By February, workers should begin receiving more take-home pay because the tax cut means that a lesser portion of their income will be withheld for taxes. With more money in their pockets, consumers typically spend more. If that pattern holds true again, spending at retailers could begin rising within months.
Yet there’s also the risk that the tax cuts — spread out over 26 paychecks this year — might feel too paltry for some Americans to notice or care enough to step up their spending. Others might be inclined to use their tax savings to pay health care or child care costs, in which case the boost to retail spending — the economy’s primary fuel — might not budge much.
More stock gains?
Trump, a billionaire businessman, treats the stock market as an emblem of his success. He boasts frequently about record-high stock indexes as proof that his economic agenda has already cheered investors, emboldened businesses and enriched most Americans.
The Standard & Poor’s 500 stock index has climbed more than 22 percent since Trump’s 2016 election. Many stock analysts have suggested that the stock market has likely priced in much of the higher profits that might result from slashing the corporate tax rate from 35 percent to 21 percent. But Gary Cohn, Trump’s top economic adviser, has asserted that the stock market had yet to fully account for how much the tax cuts would boost profit margins.
Even if stock markets keep rising, it would intensify what critics say the tax cuts would do overall: Reward the rich and neglect pretty much everyone else, thereby further widening the nation’s wealth gap. Less than half of U.S. households own any stocks, even in retirement accounts.
A more robust economy?
Trump administration officials have asserted that the tax cuts would propel the economy ahead at a sustained 3 percent annual rate year after year, up from a recent annual pace of roughly 2 percent.
Their idea is that companies would invest in new equipment, which would increase worker productivity and wages. Those workers would then spend their windfalls and help accelerate the economy. Trump has gone so far as to forecast annual growth of as much as 6 percent a year — a boast that draws widespread skepticism among mainstream economics.
Cranking out more goods?
Trump has said that lower corporate tax rates will draw factories back to the United States from overseas. Last month, the president cited an example: The owner of the New England Patriots would be investing in a paper mill.
“A friend of mine, Bob Kraft, called me last night, and he said this tax bill is incredible,” the president said. “And he said, based on this tax bill, he just wanted to let me know that he’s going to buy a big plant in the great state of North Carolina, and he’s going to build a tremendous paper mill there.”
The government monitors the manufacturing sector’s performance, so any changes will become evident in that data over the next few years.
Is your pay up?
Trump says lower business tax rates will lead to handsome pay raises for workers.

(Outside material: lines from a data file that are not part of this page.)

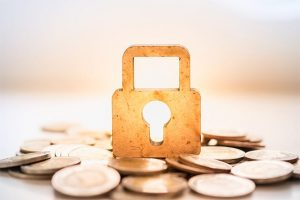 An image featuring financial privacy concept with a lock and money on the bottom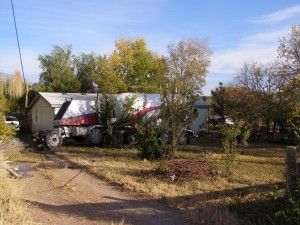 A cement truck crashes through fences and hits a power line before coming to a stop in the yard of a residence, Veyo, Utah, Nov. 13, 2014   Photo courtesy of Utah Highway Patrol, for St. George News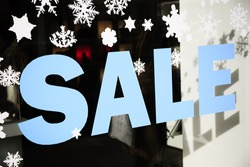 shopping sale with snowflakes on the window, selective focus
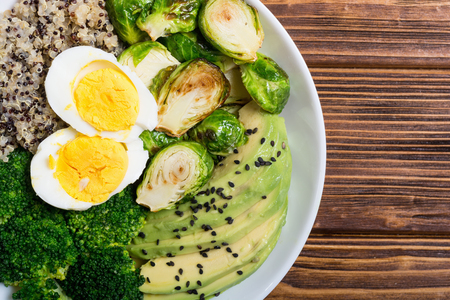 Buddha bowl with quinoa , eggs , avocado , brussels sprouts and broccoli . Food vegan salad on wooden backgground 版權商用圖片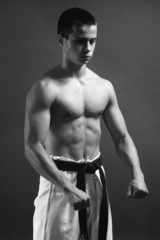 Young sporty karate man doing special exercise. B&W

An average household would receive an additional $4,000 a year, according to Trump’s top economist, Kevin Hassett. That’s equivalent to a nearly 5 percent pay hike.

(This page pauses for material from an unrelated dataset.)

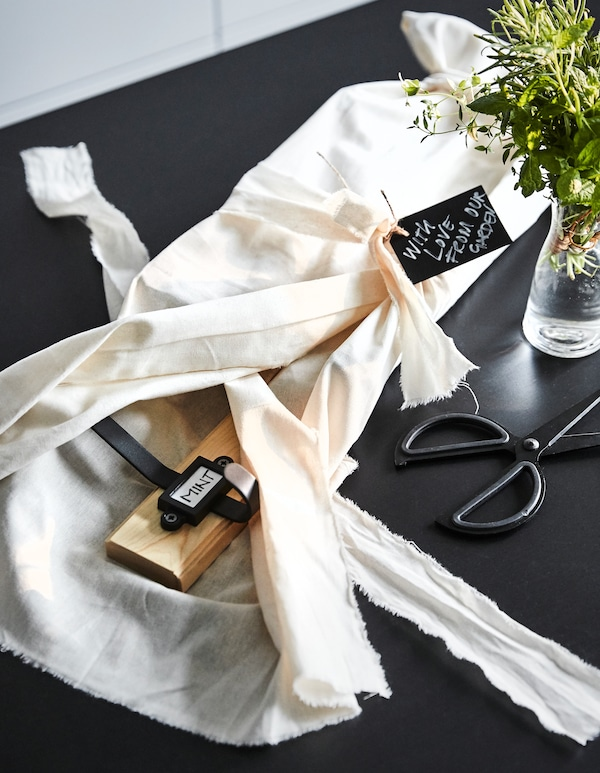 A coat rack, wrapped partially in linen and with a gift tag, on a table with scissors and herbs in a glass vase.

Almost no mainstream economist envisions anything close to that much pay growth.
A number of companies, including AT&T, Comcast and Wells Fargo, have recently paid bonuses to employees — as a result, they said, of the lower tax rates.

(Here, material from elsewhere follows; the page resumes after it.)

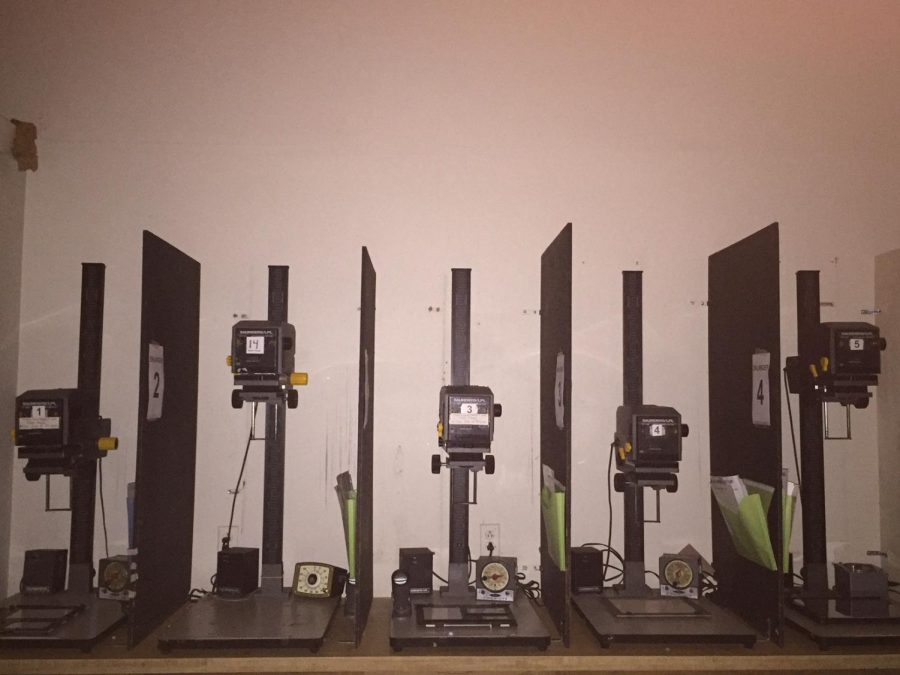 The+enlarger+machines+inside+the+dark+room+are+necessary+to+develop+the+photos+to+be+in+the+best+quality.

But most Americans will know if the corporate tax cuts are helping them only if some of the tax savings go into significant pay increases, not just one-time bonuses. The best measure on a month-by-month basis comes from the government’s jobs report: Average hourly earnings.
Some economists say it could take more than a year to meaningfully assess whether the tax cuts have raised worker pay broadly. But Hassett told The Associated Press that the tax cuts could be the very spark needed to ignite higher wages.
“It’s precisely now that we buy insurance for that wage growth with a big tax reform,” he said.